Deploy the connector using Azure Functions to enable alert data collection from Trend Vision One.

Procedure

  1. Install the Trend Vision One solution in Microsoft Sentinel
    1. In your Microsoft Sentinel workspace, go to Content managementContent hub (Preview).
    2. Search for Trend Vision One and click Install.
    3. Choose your workspace and click Start.
  2. Install the Trend Vision One data connector:
    1. In your Microsoft Sentinel workspace, go to ConfigurationData connectors.
    2. Search for Trend Vision One (using Azure Function) and click Open connector page.
    3. On the connector page, go to Instructions.
    4. Copy the Workspace ID and Workspace Key.
    5. Click Deploy to Azure.
      The deployment process redirects to the Microsoft Azure portal.
    6. Configure the settings on the Custom deployment page:
      Setting
      Configuration Notes
      Subscription
      Manages deployed resources
      Resource group
      Where to deploy the connector
      Function Name
      Must be a unique name
      Workspace ID and Workspace Key
      The information you copied from the Instructions section of the connector page.
      You can also access the information from Log Analytics.
      1. Go to your Workspace in Log Analytics.
      2. Go to Settings Agents management.
      3. The information is on Windows servers, under Download agent.
      API Key
      An API key from a Trend Vision One user account
      Important
      Important
      The Microsoft Sentinel connector requires an API key from a Trend Vision One user account with the SIEM role or a user role with greater permissions. The user account access level must include APIs.
      Region Code
      The region code that corresponds to the location of your Trend Vision One instance
      Allowed values:
      • au
      • eu
      • in
      • jp
      • sg
      • us
      • mea
      Storage prefix
      Ensure the storage prefix adheres to the Azure resource naming conventions.
    7. Click Review + create.
  3. Configure the Python version the connector uses.
    1. In the Microsoft Azure console, find the resource group of the Trend Vision One connector.
    2. Under Resources, click the Function App in your resource group.
    3. Go to ConfigurationGeneral Settings.
    4. Select Python 3.9 from the Python Version menu.
    5. Click Save.
  4. If you use custom detection models or hypersensitive mode, configure the connector to pull the related alert data.
    By default, the Trend Vision One connector does not pull data created by custom detection models or hypersensitive mode. You need to configure additional settings to ensure the connector ingests related alert data.
    1. In the Microsoft Azure console, find the resource group of the Trend Vision One connector.
    2. Under Resources, click the Function App in your resource group.
    3. Go to SettingsEnvironment variablesApp settings.

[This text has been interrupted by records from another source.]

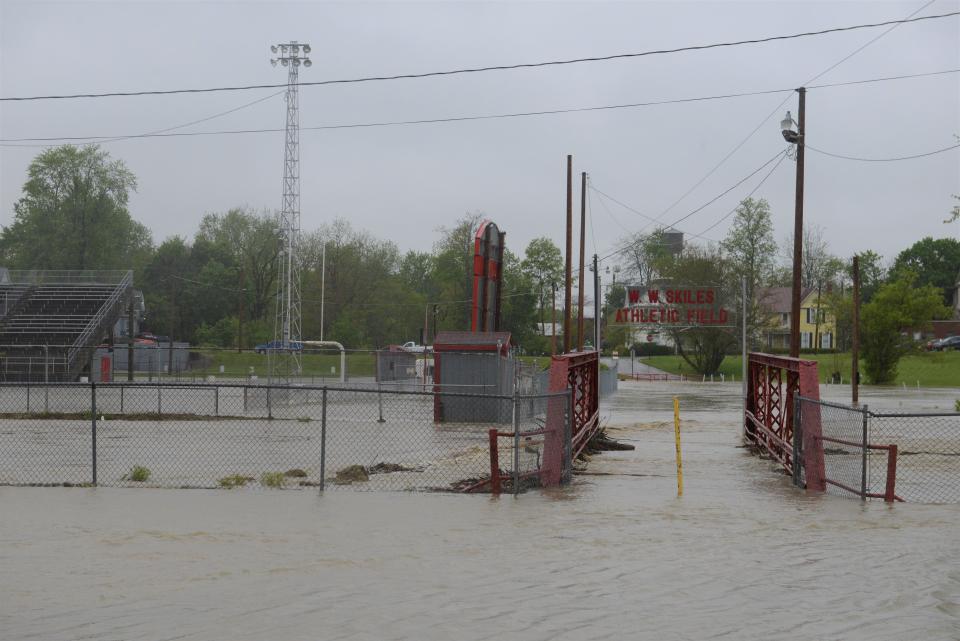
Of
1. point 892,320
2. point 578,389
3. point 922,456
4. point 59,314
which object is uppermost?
point 892,320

    4. If you want to send custom detection models to Microsoft Sentinel, click Add and configure the following settings:
      • Name: queryCustomWorkbench
      • Value: True
    5. If you want to send custom detection models to Microsoft Sentinel, click Add and configure the following settings:
      • Name: queryAggressiveWorkbench
      • Value: True
    6. Click Apply.
    7. In the confirmation dialog, click Confirm.
After successful deployment, Microsoft Sentinel retrieves new alert data generated by Trend Vision One. The connector does not pull preexisting alert data.